Defence lawyer Thomas McKail said Knopka had suffered with symptoms of anxiety and depression following the death of her mother from cancer 10 years ago, for which she has received therapy and medication for the past six years.
These symptoms had subsided until her split from her husband in January this year, though she did not tell the author of the probation report as she was ’embarrassed by it’.
She has since been prescribed medication from her doctors including antidepressants and has sought counselling.
‘These symptoms presented themselves through this year, and in some parts contributed to her error and lapse of judgement,’ her lawyer said.
‘This isn’t the type of behaviour she would ordinarily behave in and she apologises to the court.

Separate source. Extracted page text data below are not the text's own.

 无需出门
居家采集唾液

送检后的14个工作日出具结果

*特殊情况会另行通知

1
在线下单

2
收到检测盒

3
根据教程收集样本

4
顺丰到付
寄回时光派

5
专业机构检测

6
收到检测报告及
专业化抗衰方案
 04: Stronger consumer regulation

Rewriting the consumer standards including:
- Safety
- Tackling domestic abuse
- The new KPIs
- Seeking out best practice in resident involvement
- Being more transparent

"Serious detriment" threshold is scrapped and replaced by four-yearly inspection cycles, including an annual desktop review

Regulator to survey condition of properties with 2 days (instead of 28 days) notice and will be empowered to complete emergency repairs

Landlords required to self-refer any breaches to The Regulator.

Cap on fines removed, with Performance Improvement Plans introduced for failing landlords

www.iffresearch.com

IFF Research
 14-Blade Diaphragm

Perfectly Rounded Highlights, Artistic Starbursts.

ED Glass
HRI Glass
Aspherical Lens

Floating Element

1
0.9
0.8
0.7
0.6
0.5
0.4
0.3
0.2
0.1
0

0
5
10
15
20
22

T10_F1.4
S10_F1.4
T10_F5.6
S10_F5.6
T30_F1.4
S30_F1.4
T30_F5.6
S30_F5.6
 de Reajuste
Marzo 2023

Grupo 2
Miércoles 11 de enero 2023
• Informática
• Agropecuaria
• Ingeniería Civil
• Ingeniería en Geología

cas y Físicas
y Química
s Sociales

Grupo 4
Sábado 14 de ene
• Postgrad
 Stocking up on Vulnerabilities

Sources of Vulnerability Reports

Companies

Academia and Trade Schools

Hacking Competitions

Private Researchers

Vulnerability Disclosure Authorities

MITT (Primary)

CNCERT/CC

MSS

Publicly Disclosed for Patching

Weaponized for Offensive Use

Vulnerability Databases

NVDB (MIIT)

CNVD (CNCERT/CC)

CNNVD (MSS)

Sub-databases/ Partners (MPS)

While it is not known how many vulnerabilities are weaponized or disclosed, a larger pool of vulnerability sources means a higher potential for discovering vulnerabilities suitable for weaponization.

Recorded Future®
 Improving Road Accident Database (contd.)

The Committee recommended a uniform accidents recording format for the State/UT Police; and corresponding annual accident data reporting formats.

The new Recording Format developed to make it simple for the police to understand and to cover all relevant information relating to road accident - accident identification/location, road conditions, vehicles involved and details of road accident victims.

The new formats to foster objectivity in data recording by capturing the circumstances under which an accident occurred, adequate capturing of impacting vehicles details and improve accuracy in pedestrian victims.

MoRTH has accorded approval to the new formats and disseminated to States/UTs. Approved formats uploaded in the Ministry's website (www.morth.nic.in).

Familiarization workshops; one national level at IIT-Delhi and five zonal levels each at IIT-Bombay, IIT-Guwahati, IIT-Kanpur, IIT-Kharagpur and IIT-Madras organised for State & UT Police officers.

‘There was a court appearance on November 5, she had arranged to be brought by her friend – she was let down by her friend.
‘Due to the defendant’s lack of sleep, her anxiety and being extremely concerned and worried about the court proceedings, she decided that in order to be on time, she would drive to court.
‘Respectfully, this was not a flagrant disregard for the disqualification – she considered it a necessary act to ensure she was on time for these courts that day.
The defendant, of Earlsway, Macclesfield, was also hit with a £1,000 fine and banned from the roads for 12 months, to run alongside her current ban.
A further month was added to her electronically monitored curfew and she must pay court costs of £340.